**Your instructions**
Here are some entries. Print them exactly as they are.

**Material shown**
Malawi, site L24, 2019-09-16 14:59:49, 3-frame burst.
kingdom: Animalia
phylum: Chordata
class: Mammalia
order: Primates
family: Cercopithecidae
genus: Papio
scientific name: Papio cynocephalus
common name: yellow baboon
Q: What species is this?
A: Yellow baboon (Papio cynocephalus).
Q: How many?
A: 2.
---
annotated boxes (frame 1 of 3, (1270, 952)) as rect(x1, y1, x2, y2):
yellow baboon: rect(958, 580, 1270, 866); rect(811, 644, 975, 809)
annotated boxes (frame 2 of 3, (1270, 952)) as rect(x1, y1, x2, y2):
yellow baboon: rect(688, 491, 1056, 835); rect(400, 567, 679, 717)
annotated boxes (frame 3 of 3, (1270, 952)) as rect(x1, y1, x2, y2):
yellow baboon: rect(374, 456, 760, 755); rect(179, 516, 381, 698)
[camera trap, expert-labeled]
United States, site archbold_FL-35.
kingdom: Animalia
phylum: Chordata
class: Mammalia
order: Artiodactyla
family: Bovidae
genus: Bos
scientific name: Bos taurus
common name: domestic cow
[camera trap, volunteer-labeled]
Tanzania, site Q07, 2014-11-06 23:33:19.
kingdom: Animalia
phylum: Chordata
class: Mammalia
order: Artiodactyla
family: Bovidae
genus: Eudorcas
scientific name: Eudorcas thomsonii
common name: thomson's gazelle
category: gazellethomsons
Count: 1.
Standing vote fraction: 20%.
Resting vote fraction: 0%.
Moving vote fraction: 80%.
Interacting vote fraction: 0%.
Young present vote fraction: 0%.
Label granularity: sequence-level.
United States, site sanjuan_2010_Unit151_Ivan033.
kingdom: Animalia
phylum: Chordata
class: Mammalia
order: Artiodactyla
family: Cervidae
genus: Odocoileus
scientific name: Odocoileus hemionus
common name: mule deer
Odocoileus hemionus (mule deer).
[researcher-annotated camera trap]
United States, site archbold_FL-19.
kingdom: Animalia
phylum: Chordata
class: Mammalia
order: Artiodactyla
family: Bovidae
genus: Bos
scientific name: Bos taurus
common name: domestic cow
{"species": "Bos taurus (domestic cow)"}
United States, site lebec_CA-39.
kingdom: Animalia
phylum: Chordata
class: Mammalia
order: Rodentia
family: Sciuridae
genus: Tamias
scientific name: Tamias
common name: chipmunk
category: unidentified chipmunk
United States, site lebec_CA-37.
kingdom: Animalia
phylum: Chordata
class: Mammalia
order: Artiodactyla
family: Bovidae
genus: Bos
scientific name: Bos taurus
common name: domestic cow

**Response**
Malawi, site L24, 2019-09-16 14:59:49, 3-frame burst.
kingdom: Animalia
phylum: Chordata
class: Mammalia
order: Primates
family: Cercopithecidae
genus: Papio
scientific name: Papio cynocephalus
common name: yellow baboon
Q: What species is this?
A: Yellow baboon (Papio cynocephalus).
Q: How many?
A: 2.
---
annotated boxes (frame 1 of 3, (1270, 952)) as rect(x1, y1, x2, y2):
yellow baboon: rect(958, 580, 1270, 866); rect(811, 644, 975, 809)
annotated boxes (frame 2 of 3, (1270, 952)) as rect(x1, y1, x2, y2):
yellow baboon: rect(688, 491, 1056, 835); rect(400, 567, 679, 717)
annotated boxes (frame 3 of 3, (1270, 952)) as rect(x1, y1, x2, y2):
yellow baboon: rect(374, 456, 760, 755); rect(179, 516, 381, 698)
[camera trap, expert-labeled]
United States, site archbold_FL-35.
kingdom: Animalia
phylum: Chordata
class: Mammalia
order: Artiodactyla
family: Bovidae
genus: Bos
scientific name: Bos taurus
common name: domestic cow
[camera trap, volunteer-labeled]
Tanzania, site Q07, 2014-11-06 23:33:19.
kingdom: Animalia
phylum: Chordata
class: Mammalia
order: Artiodactyla
family: Bovidae
genus: Eudorcas
scientific name: Eudorcas thomsonii
common name: thomson's gazelle
category: gazellethomsons
Count: 1.
Standing vote fraction: 20%.
Resting vote fraction: 0%.
Moving vote fraction: 80%.
Interacting vote fraction: 0%.
Young present vote fraction: 0%.
Label granularity: sequence-level.
United States, site sanjuan_2010_Unit151_Ivan033.
kingdom: Animalia
phylum: Chordata
class: Mammalia
order: Artiodactyla
family: Cervidae
genus: Odocoileus
scientific name: Odocoileus hemionus
common name: mule deer
Odocoileus hemionus (mule deer).
[researcher-annotated camera trap]
United States, site archbold_FL-19.
kingdom: Animalia
phylum: Chordata
class: Mammalia
order: Artiodactyla
family: Bovidae
genus: Bos
scientific name: Bos taurus
common name: domestic cow
{"species": "Bos taurus (domestic cow)"}
United States, site lebec_CA-39.
kingdom: Animalia
phylum: Chordata
class: Mammalia
order: Rodentia
family: Sciuridae
genus: Tamias
scientific name: Tamias
common name: chipmunk
category: unidentified chipmunk
United States, site lebec_CA-37.
kingdom: Animalia
phylum: Chordata
class: Mammalia
order: Artiodactyla
family: Bovidae
genus: Bos
scientific name: Bos taurus
common name: domestic cow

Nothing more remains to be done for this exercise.